Records from a collection:
__________

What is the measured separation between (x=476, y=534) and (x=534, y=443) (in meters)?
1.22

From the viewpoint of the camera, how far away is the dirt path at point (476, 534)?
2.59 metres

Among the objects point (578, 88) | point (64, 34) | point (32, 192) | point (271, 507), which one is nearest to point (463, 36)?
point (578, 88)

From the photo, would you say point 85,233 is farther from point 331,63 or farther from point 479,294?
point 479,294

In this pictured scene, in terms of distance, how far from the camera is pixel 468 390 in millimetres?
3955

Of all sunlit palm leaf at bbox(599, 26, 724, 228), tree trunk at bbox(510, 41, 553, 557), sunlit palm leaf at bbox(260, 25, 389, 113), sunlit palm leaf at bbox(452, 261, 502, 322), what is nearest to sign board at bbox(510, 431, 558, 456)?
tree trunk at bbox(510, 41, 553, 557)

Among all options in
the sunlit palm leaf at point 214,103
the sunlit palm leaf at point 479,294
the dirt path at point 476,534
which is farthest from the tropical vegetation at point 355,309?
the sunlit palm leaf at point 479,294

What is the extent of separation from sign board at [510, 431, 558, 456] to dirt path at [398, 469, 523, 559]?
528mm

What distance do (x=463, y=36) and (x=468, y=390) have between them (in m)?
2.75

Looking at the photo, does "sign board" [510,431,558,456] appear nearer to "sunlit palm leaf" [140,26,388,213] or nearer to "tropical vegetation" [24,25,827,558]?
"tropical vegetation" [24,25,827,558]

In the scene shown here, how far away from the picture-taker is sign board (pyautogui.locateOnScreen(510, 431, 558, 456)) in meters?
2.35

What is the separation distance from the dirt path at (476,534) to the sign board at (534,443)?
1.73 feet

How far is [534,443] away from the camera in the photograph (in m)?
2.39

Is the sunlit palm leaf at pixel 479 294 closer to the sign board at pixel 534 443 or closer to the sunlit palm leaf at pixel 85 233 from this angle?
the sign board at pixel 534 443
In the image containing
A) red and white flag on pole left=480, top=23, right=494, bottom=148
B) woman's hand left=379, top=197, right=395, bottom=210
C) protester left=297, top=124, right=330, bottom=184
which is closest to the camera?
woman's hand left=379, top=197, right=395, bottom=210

__________

Problem statement: Switch each "dirt path" in the records to "gravel path", and reproduce the records with everything else left unchanged.

Solution for this exercise:
What is the measured separation between (x=476, y=534) and (x=534, y=443) (in meters)?
1.22

From the viewpoint of the camera, how far away is the gravel path at point (476, 534)?
2.59 metres

Among the objects point (578, 88) | point (64, 34) | point (32, 192) | point (271, 507), which one is nearest to point (463, 36)?
point (578, 88)

From the photo, would you say point 85,233 is farther from point 331,63 or farther from point 479,294?
point 479,294

In this pictured scene, in terms of distance, how far from the camera is pixel 468 390 in millimetres?
3955

Of all sunlit palm leaf at bbox(599, 26, 724, 228), tree trunk at bbox(510, 41, 553, 557), sunlit palm leaf at bbox(260, 25, 389, 113), sunlit palm leaf at bbox(452, 261, 502, 322), what is nearest to sign board at bbox(510, 431, 558, 456)?
tree trunk at bbox(510, 41, 553, 557)

Among all options in
the sunlit palm leaf at point 214,103
the sunlit palm leaf at point 479,294
the gravel path at point 476,534
which is farthest from the tropical vegetation at point 355,309?
the sunlit palm leaf at point 479,294

What is the extent of separation from sign board at [510, 431, 558, 456] to gravel path at [398, 469, 523, 559]?
528mm

What distance do (x=463, y=36) and (x=468, y=390) have between them (in m)?
2.75

Looking at the photo, does "sign board" [510,431,558,456] appear nearer to "sunlit palm leaf" [140,26,388,213] or nearer to "tropical vegetation" [24,25,827,558]?
"tropical vegetation" [24,25,827,558]

In the scene shown here, how far away from the picture-taker is sign board (pyautogui.locateOnScreen(510, 431, 558, 456)) in meters?
2.35

What is the separation distance from the gravel path at (476,534) to the sign board at (534,443)?
1.73 feet

How far is [534,443] away from the camera in the photograph (in m)?
2.39

Is the sunlit palm leaf at pixel 479 294 closer to the sign board at pixel 534 443 or closer to the sunlit palm leaf at pixel 85 233 from this angle?
the sign board at pixel 534 443
In the image containing
A) red and white flag on pole left=480, top=23, right=494, bottom=148
B) woman's hand left=379, top=197, right=395, bottom=210
C) protester left=297, top=124, right=330, bottom=184
which is closest to the camera?
woman's hand left=379, top=197, right=395, bottom=210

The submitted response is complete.